3.   The anti-dumping duty on blends shall be applicable in proportion in the blend, by weight, of the total content of fatty-acid mono-alkyl esters and paraffinic gasoils obtained from synthesis and/or hydro-treatment, of non-fossil origin (biodiesel content).

4.   In cases where goods have been damaged before entry into free circulation and, therefore, the price actually paid or payable is apportioned for the determination of the customs value pursuant to Article 145 of Regulation (EEC) No 2454/93 (13) the amount of anti-dumping duty, calculated on the amounts set above, shall be reduced by a percentage which corresponds to the apportioning of the price actually paid or payable.

5.   Unless otherwise specified, the provisions in force concerning customs duties shall apply.

Article 2

The amounts secured by way of the provisional anti-dumping duties imposed by Commission Regulation (EU) No 490/2013 on imports of biodiesel originating in Argentina and Indonesia shall be definitively collected.

Article 3

Where any new exporting producer in Argentina or Indonesia provides sufficient evidence to the Commission that:

it did not export to the Union the product described in Article 1(1) during the investigation period (1 July 2011 to 30 June 2012),

it is not related to any of the exporters or producers in Argentina or Indonesia which are subject to the measures imposed by this Regulation,

it has actually exported to the Union the product concerned after the investigation period on which the measures are based, or it has entered into an irrevocable contractual obligation to export a significant quantity to the Union,

Article 1(2) may be amended by adding the new exporting producer to the cooperating companies not included in the sample and thus subject to the weighted average duty rate of the country concerned.

Article 4

This Regulation shall enter into force on the day following that of its publication in the Official Journal of the European Union.

This Regulation shall be binding in its entirety and directly applicable in all Member States.
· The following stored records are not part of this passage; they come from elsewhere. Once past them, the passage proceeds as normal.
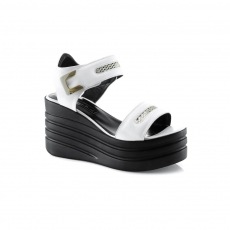 White colour Women sandals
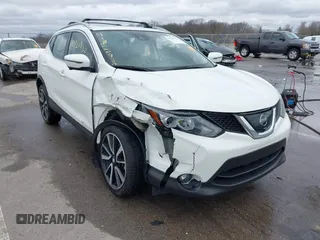 2017 Nissan Rogue SL z VIN JN1BJ1CR8HW107542, wystawiony jako IAAI lot #41820930 z przebiegiem 44 219 mil mil oraz . Historia ofert i sprzedaży dostępna na DreamBid. Obrazek 6.
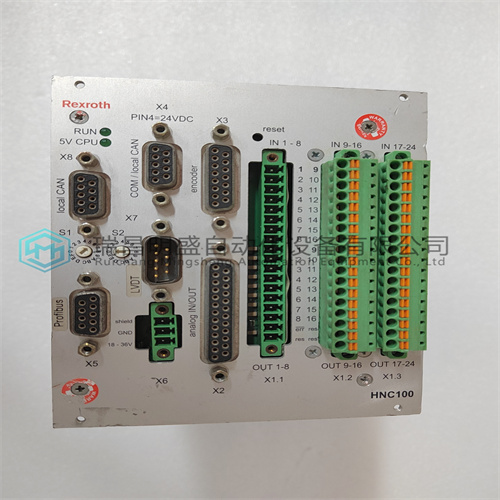 REXROTH SYHNC100-NIB-22A/W-24-P-D-E23-A012伺服放大板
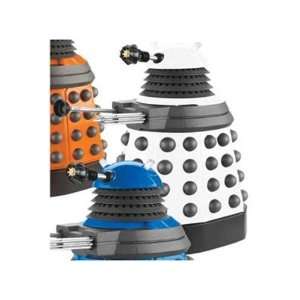  Dalek Paradigm Figures   White Supreme Dalek: Toys & Games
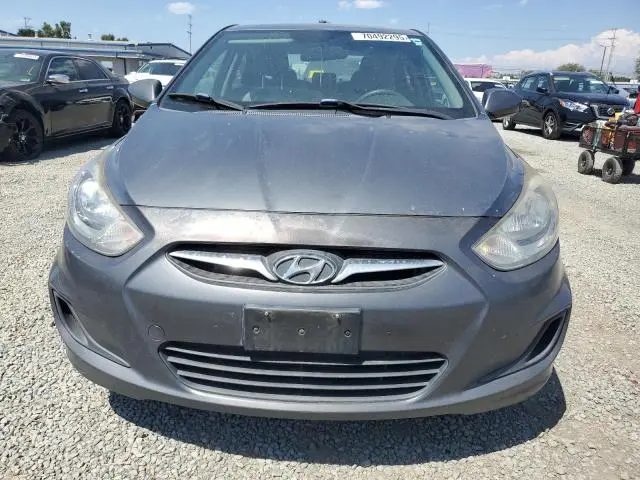 2012 HYUNDAI ACCENT GLS  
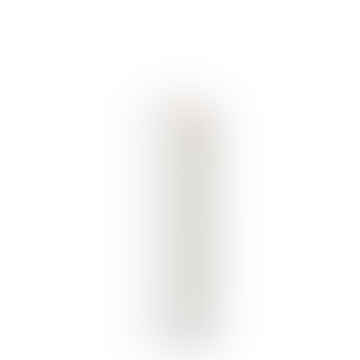 Piffany - Pilar LED Vela nórdica blanca suave 7.8cmx20cm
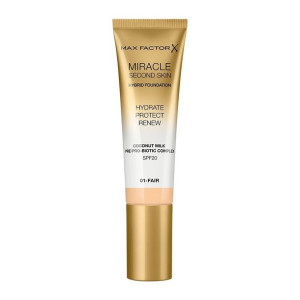 Miracle Second Skin Hybrid Foundation podkład nawilżający z filtrem 01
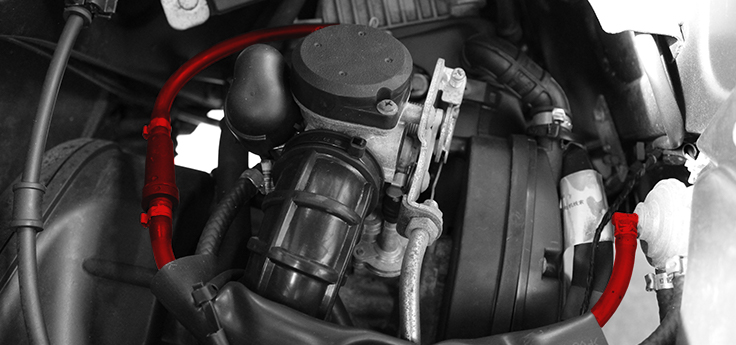 Durite d'essence / d'huile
Done at Brussels, 19 November 2013.

For the Council

The President

L. LINKEVIČIUS


(1)  OJ L 343, 22.12.2009, p. 51.

(2)  OJ L 141, 28.5.2013, p. 6.

(3)  OJ C 260, 29.8.2012, p. 8.

(4)  See for instance judgment T-235/08 of 7 February 2013 (Acron OAO and Dorogobuzh OAO against the Council).

(5)  Resolution 331/2001 of the Ministry of Agriculture, Livestock and Fisheries.
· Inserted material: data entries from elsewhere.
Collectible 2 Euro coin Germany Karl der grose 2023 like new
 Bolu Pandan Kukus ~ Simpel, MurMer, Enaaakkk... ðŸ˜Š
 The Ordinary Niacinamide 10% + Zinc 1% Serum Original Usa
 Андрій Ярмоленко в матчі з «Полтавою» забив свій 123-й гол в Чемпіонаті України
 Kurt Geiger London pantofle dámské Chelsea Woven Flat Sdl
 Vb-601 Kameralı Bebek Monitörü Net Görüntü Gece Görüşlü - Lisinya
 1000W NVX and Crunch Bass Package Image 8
(6)  The main market which is considered to determine the level of the international price of soya beans and soya bean oil is Chicago Board of Trade.

(7)  The FAS theoretical value is calculated by discounting from the official FOB value all costs included in the export process.

(8)  http://64.76.123.202/site/agricultura/precios_fob_-_exportaciones/index.php

(9)  Judgment T-235/08 of 7 February 2013 (Acron OAO and Dorogobuzh OAO against the Council).

(10)  Panel Report, China — Anti-Dumping and Countervailing Duty Measures on Broiler Products from the United States (WT/DS427/R, adopted 25 September 2013), para. 7.164.

(11)  The HPE price is monthly set by the Indonesian authorities since September 2011 and averages the price information from the previous month from three different sources (i) CIF Rotterdam, (ii) CIF Malaysia, and (iii) the Indonesian commodity exchange market. The HPE price is set on the basis of the same sources but on a FOB basis. For the part of the IP before September 2011 (July-August 2011) only the Rotterdam price was used as the benchmark to establish the HPE for CPO.

(12)  European Commission, Directorate-General for Trade, Directorate H, 1049 Brussels, Belgium.

(13)  Commission Regulation (EEC) No 2454/93 of 2 July 1993 laying down provisions for the implementation of Council Regulation (EEC) No 2913/92 establishing the Community Customs Code (OJ L 253, 11.10.1993, p. 1).